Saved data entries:
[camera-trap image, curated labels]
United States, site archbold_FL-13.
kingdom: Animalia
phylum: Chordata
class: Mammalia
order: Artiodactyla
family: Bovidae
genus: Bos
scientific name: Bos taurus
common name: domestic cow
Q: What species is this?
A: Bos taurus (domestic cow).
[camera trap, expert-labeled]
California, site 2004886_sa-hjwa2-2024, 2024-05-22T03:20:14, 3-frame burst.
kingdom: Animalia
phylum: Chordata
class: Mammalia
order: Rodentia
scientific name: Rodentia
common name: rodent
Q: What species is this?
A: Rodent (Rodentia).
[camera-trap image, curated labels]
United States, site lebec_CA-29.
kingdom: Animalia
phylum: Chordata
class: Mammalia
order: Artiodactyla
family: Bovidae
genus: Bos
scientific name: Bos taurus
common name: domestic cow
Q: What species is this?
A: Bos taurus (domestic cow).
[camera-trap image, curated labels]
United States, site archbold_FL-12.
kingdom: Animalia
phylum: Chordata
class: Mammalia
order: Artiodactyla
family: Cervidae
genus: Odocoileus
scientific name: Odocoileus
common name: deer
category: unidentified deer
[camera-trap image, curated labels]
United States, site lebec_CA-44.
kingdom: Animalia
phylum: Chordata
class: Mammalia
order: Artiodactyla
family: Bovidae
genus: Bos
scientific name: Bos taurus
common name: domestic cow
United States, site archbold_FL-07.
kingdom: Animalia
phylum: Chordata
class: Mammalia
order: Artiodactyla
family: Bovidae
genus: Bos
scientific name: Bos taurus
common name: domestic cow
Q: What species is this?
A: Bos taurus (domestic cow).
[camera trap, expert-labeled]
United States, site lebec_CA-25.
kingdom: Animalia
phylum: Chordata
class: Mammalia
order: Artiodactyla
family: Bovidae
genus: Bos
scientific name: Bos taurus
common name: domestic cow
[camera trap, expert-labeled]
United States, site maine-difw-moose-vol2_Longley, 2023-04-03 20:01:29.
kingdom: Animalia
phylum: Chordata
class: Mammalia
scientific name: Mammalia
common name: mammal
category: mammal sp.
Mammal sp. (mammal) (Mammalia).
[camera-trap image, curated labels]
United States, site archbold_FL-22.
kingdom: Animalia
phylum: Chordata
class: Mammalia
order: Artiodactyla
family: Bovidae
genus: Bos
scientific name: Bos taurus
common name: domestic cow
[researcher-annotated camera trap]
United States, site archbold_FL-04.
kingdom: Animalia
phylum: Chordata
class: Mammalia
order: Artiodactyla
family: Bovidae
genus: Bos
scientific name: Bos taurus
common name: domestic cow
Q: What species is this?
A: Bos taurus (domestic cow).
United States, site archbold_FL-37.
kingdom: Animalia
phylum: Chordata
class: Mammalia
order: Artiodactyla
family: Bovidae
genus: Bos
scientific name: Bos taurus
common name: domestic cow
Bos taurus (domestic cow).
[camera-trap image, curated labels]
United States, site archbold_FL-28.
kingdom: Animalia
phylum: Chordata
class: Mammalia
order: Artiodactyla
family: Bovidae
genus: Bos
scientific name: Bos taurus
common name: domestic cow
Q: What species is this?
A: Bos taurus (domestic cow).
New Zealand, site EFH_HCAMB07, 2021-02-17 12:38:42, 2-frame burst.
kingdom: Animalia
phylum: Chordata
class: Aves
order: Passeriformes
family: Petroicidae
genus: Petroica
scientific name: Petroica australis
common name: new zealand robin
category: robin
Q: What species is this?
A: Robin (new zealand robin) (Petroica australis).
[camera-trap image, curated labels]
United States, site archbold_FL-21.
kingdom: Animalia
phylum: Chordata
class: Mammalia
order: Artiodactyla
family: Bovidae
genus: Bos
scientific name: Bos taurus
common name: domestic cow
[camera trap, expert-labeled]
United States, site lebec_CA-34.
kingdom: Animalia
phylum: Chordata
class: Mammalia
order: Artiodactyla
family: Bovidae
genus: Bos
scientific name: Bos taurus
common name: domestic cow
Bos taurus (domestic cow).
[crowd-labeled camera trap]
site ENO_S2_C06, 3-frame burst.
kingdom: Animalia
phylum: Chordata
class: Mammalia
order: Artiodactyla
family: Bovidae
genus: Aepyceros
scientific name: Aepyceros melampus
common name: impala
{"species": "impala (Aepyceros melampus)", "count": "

Problem details: If a line in the data contains the string "burst", copy it.

Expected output:
California, site 2004886_sa-hjwa2-2024, 2024-05-22T03:20:14, 3-frame burst.
New Zealand, site EFH_HCAMB07, 2021-02-17 12:38:42, 2-frame burst.
site ENO_S2_C06, 3-frame burst.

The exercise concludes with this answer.